We’re having the chimney lined after all sorts of scare stories about the risk of chimney fires, the chance that the interior brick lining of the chimney’s going to crumble away etc. etc. A couple of months ago when we had the chimney swept I had a good look at the stuff that came down – huge chunks of black, vitreous stuff, the product of too many pine logs burned in the wood burner. It’s quite possible apparently for this stuff to catch fire in the chimney so I put a ban on use of the wood burner until we had it done – much to the disgust of my husband who was convinced it wasn’t really necessary but just a ploy of the chimney sweeping company to make a sale. But he does love his wood burner when the days get cold so eventually, with winter just over the horizon and the thought of another exciting delivery of logs, he gave in. How many people like stacking humungous amounts of logs tidily in the wood shed? Must be a guy thing!
It’s pretty well a whole day’s job and the room where the woodburner’s located is in the middle of the house so I get stuck either on the side where my study, bedroom and loo is, or in the kitchen. Accepting the fact that I’d be spending most of the day making cups of tea and coffee for the workmen, I decided to de-camp to the kitchen with my laptop.
The young guy is up the ladder on the roof, feeding a bloody great silver tube down the chimney while the boss of the operation’s in the sitting room yelling up the chimney to his mate and guiding the silver snake round the inevitable bends (why do they always put bends in chimneys?). While the young guy’s on the roof I get him to dig up the pine tree that’s decided to take root in the brickwork at the top of the chimney. My husband’s been threatening to do that for nearly a year now, since it was just a little tiny treelet, but the pitch of the roof and the fear of heights seemed to put him off. They tell me that if we’d left it there it would eventually have become a full-grown Scots pine growing out of the middle of our house (or what little would be left of it). Actually, thinking about it, it sounds quite fun.

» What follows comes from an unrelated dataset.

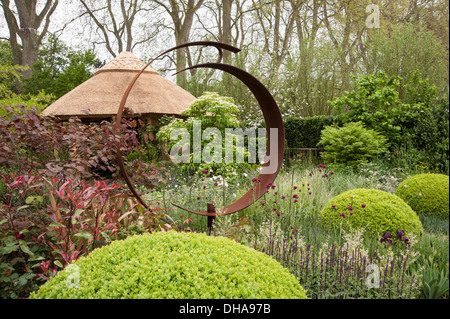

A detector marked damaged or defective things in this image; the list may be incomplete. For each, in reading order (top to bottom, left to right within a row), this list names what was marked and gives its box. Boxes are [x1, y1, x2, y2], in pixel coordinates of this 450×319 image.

While all this is going on the BT man turns up to try and sort out my broadband which has decided it doesn’t want to share a line with the telephone thank you very much and huffily switches itself off every time someone picks up the ‘phone. That and being abysmally slow (half a megabyte would you believe due to the distance we are from the exchange!) has been thoroughly tweeking my nerves of late.
Now I have broadband back and the phone works too. The chimney’s lined, the roof tree’s been removed and everything’s back where it oughta be. I’m off for a walk with Misty!!